This weekend we were supposed to be enjoing Belgium, but instead I spent the weekend with my eldest daughter in the hospital. She had her appendix out, so instead of Christmas markets and visiting friends, I read a book in a hospital room. Fun times.
Scythe
Author: Neil Shusterman
Pages: 464
In this future, there is no war, no death, no disease, no misery. It is a post-mortal age where you have the chance to live forever. Scythes are the only ones who can take a life away - with an act called gleaming. The acts are random, and up to the individual Scythe. Scythes help keep the population under control, and everyone lives in fear that their time will soon be up.
Rowan and Citra - two 17 year old kids - have been picked to become Scythe apprentices. Neither of them wants the job, which makes them perfect. They will spend the next year learning how to be a Scythe and take 4 test before becoming an official Scythe. If they fail, they will go back to their lives. If they succeed, they will spend eternity gleaming people of their choosing - meeting their quota to keep population control.
During their time as apprentances, they find that there are all kinds of Scythes. Those who take their job seriously and are compasionate, and those who see it as a position of power.
Rowan and Citra must learn to take life and hope that it doesn't mean the end of their own.

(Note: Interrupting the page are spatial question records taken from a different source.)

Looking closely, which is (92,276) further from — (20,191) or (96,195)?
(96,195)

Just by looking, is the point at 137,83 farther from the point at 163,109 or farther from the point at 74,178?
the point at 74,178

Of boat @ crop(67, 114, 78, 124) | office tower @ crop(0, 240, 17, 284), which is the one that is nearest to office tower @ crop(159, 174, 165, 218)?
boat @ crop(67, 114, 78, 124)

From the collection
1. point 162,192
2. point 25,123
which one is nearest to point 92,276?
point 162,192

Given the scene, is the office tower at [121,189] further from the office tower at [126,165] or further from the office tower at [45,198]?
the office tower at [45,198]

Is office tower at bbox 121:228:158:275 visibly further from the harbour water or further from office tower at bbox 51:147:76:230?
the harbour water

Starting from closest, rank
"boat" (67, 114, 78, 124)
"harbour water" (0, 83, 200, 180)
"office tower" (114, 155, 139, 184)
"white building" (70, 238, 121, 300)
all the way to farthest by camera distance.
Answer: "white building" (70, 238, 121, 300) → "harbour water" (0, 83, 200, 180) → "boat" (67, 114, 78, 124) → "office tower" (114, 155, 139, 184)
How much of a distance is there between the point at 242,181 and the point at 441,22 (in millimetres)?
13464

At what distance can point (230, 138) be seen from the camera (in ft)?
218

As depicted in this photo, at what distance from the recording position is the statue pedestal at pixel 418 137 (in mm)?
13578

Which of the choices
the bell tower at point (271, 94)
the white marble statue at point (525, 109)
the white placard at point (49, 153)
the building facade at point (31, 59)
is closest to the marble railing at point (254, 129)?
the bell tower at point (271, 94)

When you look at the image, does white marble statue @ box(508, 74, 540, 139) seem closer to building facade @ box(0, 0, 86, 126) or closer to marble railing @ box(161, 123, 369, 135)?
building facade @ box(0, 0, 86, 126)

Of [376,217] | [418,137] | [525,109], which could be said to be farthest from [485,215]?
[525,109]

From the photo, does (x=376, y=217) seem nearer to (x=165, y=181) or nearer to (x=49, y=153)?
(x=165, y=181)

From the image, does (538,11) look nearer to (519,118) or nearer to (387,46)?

This was a pretty good book. I have read Shusterman's "Unwind" series and thought it was clever. This did not disappoint. There are a few twists in the story that kept me moving at a quick pace to finish the book. I wanted to find out what would happen to Citra and Rowan once they took their final test. I also found myself going back and forth between being for or against the idea of a Scythe in the age of immortality. You can see the need for some way to control the population, but some of the methods seemed a bit....much.
This book is listed for 7th grade and up, but if your pre-teens are not really into gore and killing in books, pass this one up. I think it is probably better suited for high school and beyond.
There is a second book which I am starting today. I am anxious to see where the story is going.